## START AVAILABLE RECORDS
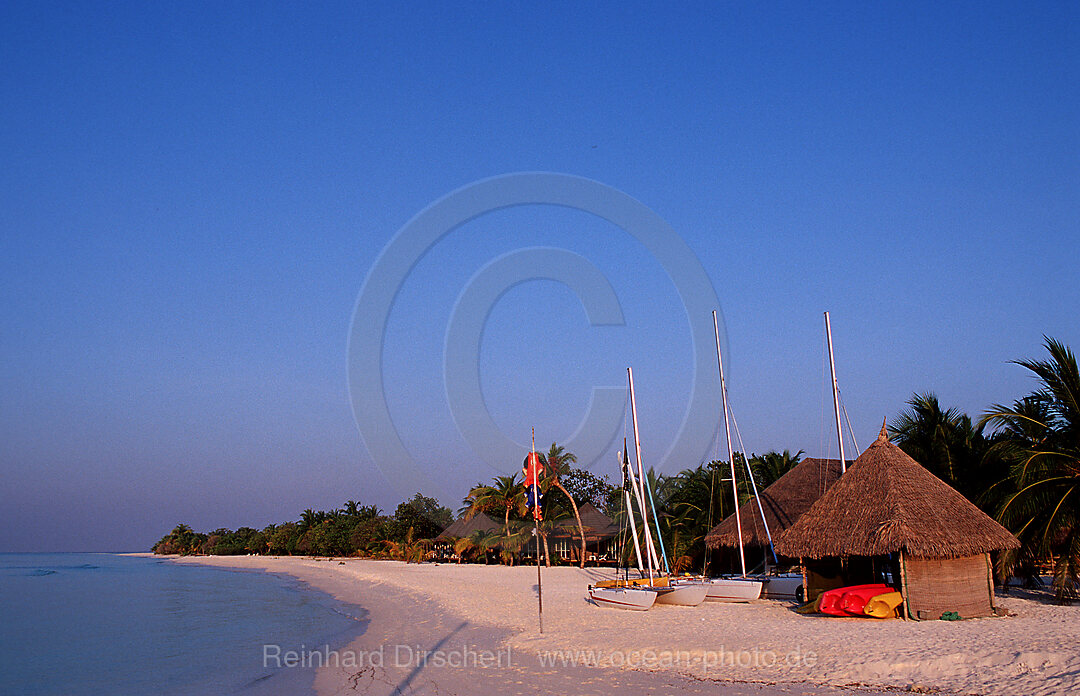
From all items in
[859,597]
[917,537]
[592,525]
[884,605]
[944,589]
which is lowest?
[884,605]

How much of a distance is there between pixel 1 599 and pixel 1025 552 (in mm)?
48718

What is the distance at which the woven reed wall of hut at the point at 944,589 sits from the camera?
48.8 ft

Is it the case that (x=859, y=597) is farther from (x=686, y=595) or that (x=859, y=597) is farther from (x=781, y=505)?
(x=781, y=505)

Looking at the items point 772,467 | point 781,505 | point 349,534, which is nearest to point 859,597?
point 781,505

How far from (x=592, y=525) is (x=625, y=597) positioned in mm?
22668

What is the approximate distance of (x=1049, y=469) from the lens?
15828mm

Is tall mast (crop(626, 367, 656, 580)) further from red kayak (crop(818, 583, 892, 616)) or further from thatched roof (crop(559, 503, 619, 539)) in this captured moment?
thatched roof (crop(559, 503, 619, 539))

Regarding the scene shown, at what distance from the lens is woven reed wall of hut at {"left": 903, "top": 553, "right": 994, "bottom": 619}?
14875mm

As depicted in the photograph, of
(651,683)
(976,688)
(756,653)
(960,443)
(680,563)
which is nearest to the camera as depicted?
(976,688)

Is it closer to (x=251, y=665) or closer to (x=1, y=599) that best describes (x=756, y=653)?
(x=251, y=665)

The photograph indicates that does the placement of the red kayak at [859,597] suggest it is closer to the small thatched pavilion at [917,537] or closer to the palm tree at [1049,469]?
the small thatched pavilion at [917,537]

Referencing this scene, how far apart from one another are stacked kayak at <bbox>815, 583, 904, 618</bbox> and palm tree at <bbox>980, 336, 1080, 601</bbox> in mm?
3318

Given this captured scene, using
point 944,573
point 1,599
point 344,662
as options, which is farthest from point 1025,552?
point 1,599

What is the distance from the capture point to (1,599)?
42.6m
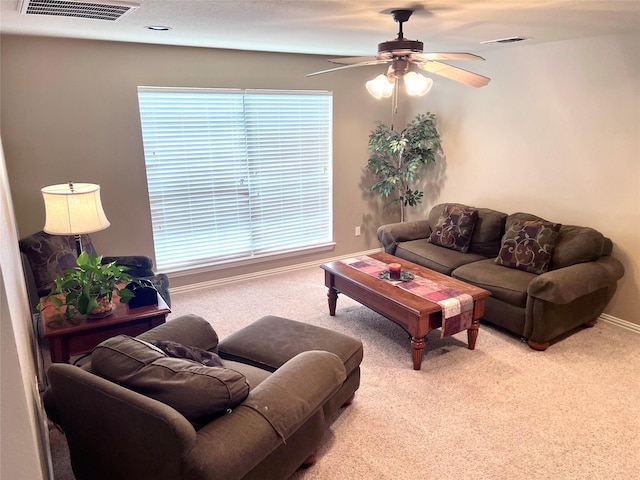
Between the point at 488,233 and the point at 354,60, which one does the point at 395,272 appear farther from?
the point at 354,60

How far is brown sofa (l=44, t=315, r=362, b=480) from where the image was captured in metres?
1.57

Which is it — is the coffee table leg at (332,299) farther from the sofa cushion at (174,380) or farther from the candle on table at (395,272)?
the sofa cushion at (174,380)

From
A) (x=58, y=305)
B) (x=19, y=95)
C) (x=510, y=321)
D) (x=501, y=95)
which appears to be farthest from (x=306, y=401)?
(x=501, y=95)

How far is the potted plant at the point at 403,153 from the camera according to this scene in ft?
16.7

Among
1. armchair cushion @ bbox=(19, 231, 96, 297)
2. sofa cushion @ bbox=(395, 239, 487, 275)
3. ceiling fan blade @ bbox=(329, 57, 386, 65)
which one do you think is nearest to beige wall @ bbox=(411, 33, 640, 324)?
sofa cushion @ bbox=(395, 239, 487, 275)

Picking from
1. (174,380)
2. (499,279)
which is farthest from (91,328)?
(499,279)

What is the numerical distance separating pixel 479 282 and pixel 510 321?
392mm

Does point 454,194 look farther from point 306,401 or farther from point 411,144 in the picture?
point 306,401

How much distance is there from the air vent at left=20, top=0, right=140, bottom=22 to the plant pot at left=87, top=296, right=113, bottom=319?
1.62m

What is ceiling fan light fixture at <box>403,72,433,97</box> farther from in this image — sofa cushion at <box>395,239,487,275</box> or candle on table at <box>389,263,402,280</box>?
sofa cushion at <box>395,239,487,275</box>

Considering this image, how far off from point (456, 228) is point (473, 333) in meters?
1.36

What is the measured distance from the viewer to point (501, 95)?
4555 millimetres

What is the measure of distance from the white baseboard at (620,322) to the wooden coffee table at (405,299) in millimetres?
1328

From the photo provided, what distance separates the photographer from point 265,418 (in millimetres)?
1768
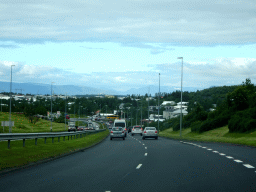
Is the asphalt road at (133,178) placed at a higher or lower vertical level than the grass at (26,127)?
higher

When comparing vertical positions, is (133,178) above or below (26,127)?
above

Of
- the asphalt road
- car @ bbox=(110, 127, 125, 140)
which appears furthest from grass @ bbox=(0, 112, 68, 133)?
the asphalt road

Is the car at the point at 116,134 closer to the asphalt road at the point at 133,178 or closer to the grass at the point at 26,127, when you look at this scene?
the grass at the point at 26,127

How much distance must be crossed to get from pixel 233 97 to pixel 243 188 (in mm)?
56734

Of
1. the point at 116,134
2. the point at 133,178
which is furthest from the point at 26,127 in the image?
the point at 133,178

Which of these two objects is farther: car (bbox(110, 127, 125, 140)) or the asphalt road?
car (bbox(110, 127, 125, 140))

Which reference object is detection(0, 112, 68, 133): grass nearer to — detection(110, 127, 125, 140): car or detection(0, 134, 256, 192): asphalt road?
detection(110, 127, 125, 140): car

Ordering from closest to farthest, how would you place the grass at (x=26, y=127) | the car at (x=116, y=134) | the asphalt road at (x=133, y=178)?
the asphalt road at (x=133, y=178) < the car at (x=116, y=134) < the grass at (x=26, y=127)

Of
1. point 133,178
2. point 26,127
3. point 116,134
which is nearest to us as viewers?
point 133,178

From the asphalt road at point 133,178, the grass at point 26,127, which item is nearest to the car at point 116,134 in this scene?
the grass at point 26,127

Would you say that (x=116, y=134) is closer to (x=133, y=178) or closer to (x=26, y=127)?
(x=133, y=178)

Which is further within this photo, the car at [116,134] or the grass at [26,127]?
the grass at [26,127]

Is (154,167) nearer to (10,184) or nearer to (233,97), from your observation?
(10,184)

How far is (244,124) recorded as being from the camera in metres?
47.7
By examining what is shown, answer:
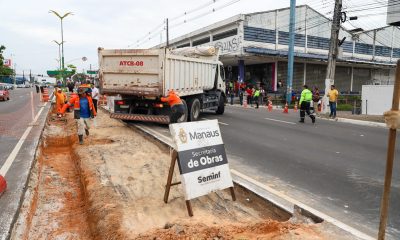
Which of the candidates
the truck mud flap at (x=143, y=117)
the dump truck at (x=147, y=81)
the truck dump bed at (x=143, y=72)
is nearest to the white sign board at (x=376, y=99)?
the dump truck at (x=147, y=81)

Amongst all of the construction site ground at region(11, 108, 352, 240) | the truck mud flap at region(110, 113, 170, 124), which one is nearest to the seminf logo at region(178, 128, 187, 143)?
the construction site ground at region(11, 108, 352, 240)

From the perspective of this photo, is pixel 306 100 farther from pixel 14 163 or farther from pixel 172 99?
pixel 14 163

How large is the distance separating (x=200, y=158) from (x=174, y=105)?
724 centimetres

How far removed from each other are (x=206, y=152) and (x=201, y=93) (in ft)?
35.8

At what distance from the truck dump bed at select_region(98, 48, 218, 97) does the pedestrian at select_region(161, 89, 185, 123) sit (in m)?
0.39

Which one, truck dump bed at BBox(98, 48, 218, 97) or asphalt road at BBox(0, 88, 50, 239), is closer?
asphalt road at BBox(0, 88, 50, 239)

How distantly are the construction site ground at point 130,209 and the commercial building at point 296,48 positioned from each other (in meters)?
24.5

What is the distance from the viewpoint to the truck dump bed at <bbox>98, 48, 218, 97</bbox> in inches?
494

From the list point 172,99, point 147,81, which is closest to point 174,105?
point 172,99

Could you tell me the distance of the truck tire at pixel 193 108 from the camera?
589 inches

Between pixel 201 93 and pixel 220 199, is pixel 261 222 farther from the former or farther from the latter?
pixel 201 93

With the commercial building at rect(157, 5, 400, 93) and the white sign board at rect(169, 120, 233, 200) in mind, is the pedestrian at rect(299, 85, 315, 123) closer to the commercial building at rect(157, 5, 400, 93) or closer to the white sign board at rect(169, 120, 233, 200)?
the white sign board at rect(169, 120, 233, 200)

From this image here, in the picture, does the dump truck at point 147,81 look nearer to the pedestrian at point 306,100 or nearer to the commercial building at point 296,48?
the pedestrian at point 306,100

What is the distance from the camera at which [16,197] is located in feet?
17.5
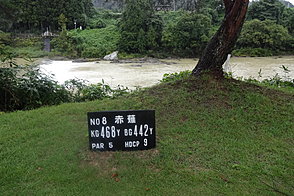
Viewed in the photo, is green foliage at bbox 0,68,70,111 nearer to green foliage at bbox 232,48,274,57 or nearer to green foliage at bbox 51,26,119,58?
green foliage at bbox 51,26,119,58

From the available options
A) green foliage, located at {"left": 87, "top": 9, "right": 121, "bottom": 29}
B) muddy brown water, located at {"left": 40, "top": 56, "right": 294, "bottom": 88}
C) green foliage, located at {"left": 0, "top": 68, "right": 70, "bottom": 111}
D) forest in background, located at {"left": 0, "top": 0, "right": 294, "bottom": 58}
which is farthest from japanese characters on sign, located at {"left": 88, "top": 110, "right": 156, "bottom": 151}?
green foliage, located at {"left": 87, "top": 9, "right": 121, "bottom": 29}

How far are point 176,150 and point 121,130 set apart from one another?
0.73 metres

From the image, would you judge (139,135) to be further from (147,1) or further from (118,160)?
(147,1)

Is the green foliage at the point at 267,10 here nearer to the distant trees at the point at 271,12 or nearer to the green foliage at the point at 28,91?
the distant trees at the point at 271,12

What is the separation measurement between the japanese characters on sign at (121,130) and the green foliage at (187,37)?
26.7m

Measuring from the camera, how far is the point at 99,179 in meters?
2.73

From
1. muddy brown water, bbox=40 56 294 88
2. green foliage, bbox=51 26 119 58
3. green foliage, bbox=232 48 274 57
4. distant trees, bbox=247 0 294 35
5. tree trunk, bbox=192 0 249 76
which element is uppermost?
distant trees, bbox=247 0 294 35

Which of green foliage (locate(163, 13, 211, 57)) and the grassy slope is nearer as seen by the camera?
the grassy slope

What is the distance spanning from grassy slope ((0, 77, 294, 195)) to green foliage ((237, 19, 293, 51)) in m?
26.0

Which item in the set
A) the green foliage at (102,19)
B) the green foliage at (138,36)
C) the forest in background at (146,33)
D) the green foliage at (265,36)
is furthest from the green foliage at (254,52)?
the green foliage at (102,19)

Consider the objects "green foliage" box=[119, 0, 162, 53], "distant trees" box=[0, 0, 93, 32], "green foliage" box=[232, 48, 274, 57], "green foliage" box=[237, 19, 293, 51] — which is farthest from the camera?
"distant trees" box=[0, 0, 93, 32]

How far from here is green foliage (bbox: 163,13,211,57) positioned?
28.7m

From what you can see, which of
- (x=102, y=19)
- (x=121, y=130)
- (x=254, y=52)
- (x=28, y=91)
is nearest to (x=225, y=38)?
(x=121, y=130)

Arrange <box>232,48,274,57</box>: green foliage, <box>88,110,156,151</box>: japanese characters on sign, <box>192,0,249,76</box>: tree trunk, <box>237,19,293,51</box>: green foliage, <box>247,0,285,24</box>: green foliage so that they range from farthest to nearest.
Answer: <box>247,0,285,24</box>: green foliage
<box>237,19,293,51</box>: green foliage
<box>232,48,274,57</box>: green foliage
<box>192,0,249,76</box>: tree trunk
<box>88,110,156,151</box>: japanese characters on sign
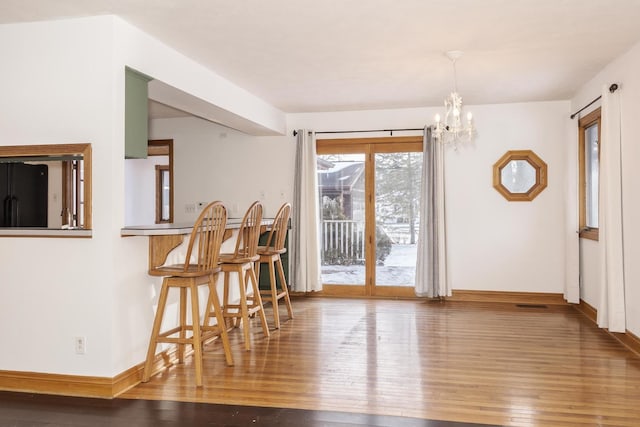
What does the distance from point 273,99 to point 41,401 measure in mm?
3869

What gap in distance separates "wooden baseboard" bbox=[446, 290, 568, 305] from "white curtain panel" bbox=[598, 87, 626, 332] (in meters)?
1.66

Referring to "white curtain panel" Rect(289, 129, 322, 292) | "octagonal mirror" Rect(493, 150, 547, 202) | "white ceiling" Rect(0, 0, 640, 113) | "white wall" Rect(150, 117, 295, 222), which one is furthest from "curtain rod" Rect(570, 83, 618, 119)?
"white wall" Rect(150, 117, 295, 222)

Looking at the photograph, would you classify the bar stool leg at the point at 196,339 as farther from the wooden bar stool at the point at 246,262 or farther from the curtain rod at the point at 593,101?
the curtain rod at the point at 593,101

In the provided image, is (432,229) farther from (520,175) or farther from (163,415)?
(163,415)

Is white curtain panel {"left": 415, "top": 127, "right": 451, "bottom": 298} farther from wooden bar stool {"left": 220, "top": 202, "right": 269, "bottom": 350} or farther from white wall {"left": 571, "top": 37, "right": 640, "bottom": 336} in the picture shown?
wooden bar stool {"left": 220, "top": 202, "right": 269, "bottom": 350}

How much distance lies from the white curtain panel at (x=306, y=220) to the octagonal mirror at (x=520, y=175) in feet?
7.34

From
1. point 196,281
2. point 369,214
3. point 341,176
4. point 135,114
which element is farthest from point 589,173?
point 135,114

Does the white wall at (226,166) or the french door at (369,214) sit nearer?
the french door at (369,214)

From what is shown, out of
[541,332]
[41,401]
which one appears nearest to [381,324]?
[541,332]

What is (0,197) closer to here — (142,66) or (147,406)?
## END AVAILABLE RECORDS
EXERCISE:
Lay out the stretch of the entries above, from the line that contains "Considering this image, how" through the line that contains "4555 millimetres", as a Markdown table with the columns Row and Entry line. Number each row, and leave out blank lines.

THE COMPLETED TASK:
| Row | Entry line |
|---|---|
| 1 | Considering this image, how far off from point (456, 228) is point (473, 333) in meters? |
| 2 | 1.36 |
| 3 | What is the measured distance from the viewer to point (501, 95)? |
| 4 | 4555 millimetres |